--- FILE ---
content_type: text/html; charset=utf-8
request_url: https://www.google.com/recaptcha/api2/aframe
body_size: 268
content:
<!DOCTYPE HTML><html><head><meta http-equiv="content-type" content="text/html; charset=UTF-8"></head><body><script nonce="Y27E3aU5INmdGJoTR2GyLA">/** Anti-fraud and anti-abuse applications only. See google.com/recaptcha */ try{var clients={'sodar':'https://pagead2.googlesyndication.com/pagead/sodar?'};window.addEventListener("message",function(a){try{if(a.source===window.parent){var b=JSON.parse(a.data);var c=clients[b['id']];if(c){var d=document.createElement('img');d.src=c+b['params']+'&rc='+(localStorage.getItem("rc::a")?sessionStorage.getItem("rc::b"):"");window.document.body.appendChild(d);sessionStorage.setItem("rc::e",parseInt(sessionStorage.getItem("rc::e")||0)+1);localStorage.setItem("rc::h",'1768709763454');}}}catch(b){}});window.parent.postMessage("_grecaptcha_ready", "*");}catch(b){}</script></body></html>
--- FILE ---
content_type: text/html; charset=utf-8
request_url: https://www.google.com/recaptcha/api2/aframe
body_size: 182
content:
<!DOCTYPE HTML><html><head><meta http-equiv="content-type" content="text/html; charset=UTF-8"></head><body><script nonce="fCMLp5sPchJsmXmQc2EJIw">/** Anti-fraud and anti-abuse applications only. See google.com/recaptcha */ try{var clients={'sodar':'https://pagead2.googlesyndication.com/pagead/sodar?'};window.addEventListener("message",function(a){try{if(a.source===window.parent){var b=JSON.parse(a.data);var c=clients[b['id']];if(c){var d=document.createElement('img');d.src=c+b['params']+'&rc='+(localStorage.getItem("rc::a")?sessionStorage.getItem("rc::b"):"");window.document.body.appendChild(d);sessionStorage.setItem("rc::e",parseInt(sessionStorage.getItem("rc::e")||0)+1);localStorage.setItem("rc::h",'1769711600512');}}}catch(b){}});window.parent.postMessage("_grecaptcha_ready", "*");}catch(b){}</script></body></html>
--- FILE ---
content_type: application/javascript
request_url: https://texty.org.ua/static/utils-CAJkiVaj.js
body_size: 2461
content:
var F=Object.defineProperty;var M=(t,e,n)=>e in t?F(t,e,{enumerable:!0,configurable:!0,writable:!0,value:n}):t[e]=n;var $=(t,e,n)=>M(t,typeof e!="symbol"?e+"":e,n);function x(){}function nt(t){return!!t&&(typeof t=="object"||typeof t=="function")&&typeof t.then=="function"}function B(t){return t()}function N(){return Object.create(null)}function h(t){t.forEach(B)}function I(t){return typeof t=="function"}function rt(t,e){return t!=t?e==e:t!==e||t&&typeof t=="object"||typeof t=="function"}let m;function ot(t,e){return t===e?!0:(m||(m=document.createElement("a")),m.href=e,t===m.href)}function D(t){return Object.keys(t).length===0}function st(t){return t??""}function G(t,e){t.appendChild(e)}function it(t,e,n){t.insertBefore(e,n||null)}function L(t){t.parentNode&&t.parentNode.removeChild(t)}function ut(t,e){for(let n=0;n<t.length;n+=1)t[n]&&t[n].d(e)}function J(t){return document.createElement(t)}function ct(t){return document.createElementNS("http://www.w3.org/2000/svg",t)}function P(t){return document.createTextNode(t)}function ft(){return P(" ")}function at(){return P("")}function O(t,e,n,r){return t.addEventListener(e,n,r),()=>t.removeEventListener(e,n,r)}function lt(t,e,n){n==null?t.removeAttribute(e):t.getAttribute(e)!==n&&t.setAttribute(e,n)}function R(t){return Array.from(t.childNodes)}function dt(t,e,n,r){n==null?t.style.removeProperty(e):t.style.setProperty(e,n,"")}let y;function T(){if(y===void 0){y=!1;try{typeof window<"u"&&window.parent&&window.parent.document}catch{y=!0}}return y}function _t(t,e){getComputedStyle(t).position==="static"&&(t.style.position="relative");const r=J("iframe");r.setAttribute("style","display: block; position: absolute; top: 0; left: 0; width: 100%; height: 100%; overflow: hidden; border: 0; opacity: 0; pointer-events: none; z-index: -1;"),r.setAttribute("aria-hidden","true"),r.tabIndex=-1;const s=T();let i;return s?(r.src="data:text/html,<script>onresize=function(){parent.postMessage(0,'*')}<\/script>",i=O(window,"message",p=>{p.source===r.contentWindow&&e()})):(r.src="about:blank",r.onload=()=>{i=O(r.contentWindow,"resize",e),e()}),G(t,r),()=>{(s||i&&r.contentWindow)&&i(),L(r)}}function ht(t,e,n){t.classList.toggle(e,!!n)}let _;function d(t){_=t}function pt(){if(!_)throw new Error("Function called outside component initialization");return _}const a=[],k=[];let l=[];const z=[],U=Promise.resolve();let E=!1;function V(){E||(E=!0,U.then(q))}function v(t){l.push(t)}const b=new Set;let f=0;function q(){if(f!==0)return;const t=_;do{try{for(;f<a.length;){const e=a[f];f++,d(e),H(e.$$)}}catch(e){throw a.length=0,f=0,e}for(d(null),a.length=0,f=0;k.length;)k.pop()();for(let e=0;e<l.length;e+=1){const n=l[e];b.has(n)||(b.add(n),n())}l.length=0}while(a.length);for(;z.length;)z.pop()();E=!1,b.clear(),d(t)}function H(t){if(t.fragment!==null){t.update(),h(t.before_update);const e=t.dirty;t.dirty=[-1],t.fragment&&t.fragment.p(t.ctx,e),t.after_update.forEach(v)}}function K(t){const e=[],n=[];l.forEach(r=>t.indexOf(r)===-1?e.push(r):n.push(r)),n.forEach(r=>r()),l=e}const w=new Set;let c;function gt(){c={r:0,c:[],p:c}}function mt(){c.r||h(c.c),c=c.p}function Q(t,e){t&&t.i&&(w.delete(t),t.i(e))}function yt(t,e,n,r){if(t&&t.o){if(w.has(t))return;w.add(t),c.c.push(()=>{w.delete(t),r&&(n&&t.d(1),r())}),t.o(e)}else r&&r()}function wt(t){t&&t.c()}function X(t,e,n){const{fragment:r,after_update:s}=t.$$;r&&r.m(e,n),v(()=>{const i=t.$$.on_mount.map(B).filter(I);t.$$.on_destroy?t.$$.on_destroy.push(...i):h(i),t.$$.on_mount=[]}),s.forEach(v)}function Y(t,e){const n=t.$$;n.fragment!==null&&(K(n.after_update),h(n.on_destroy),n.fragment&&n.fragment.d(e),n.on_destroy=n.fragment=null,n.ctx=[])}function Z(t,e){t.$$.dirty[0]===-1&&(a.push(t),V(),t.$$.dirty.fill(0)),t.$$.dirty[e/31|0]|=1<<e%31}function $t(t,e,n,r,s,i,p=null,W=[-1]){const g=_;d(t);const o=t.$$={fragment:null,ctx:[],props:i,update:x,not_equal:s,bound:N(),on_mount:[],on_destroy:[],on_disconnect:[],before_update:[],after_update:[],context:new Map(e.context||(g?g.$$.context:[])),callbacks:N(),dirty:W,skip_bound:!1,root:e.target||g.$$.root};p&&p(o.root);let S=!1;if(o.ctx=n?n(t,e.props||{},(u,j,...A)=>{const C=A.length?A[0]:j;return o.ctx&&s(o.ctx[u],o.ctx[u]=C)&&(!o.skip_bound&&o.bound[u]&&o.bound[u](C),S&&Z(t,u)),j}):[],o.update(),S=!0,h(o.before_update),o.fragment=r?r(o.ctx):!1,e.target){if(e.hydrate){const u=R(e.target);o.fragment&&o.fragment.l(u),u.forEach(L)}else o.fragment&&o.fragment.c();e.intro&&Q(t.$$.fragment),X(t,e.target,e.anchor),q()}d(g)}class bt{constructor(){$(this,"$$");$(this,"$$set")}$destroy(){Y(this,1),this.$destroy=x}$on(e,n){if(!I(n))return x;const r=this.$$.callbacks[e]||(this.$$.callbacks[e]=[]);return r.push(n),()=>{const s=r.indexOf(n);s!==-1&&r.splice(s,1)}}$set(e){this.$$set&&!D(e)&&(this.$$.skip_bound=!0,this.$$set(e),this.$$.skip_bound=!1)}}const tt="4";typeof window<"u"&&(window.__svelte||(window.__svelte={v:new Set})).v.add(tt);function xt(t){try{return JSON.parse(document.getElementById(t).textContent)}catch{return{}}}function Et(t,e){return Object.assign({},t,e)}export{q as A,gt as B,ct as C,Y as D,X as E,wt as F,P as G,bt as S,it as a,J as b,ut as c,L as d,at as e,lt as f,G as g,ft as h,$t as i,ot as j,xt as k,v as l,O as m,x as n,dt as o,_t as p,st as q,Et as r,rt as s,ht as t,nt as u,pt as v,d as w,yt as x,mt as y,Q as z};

Exercise
Output each line of the listing above that has "applications".

Completed exercise
<!DOCTYPE HTML><html><head><meta http-equiv="content-type" content="text/html; charset=UTF-8"></head><body><script nonce="Y27E3aU5INmdGJoTR2GyLA">/** Anti-fraud and anti-abuse applications only. See google.com/recaptcha */ try{var clients={'sodar':'https://pagead2.googlesyndication.com/pagead/sodar?'};window.addEventListener("message",function(a){try{if(a.source===window.parent){var b=JSON.parse(a.data);var c=clients[b['id']];if(c){var d=document.createElement('img');d.src=c+b['params']+'&rc='+(localStorage.getItem("rc::a")?sessionStorage.getItem("rc::b"):"");window.document.body.appendChild(d);sessionStorage.setItem("rc::e",parseInt(sessionStorage.getItem("rc::e")||0)+1);localStorage.setItem("rc::h",'1768709763454');}}}catch(b){}});window.parent.postMessage("_grecaptcha_ready", "*");}catch(b){}</script></body></html>
<!DOCTYPE HTML><html><head><meta http-equiv="content-type" content="text/html; charset=UTF-8"></head><body><script nonce="fCMLp5sPchJsmXmQc2EJIw">/** Anti-fraud and anti-abuse applications only. See google.com/recaptcha */ try{var clients={'sodar':'https://pagead2.googlesyndication.com/pagead/sodar?'};window.addEventListener("message",function(a){try{if(a.source===window.parent){var b=JSON.parse(a.data);var c=clients[b['id']];if(c){var d=document.createElement('img');d.src=c+b['params']+'&rc='+(localStorage.getItem("rc::a")?sessionStorage.getItem("rc::b"):"");window.document.body.appendChild(d);sessionStorage.setItem("rc::e",parseInt(sessionStorage.getItem("rc::e")||0)+1);localStorage.setItem("rc::h",'1769711600512');}}}catch(b){}});window.parent.postMessage("_grecaptcha_ready", "*");}catch(b){}</script></body></html>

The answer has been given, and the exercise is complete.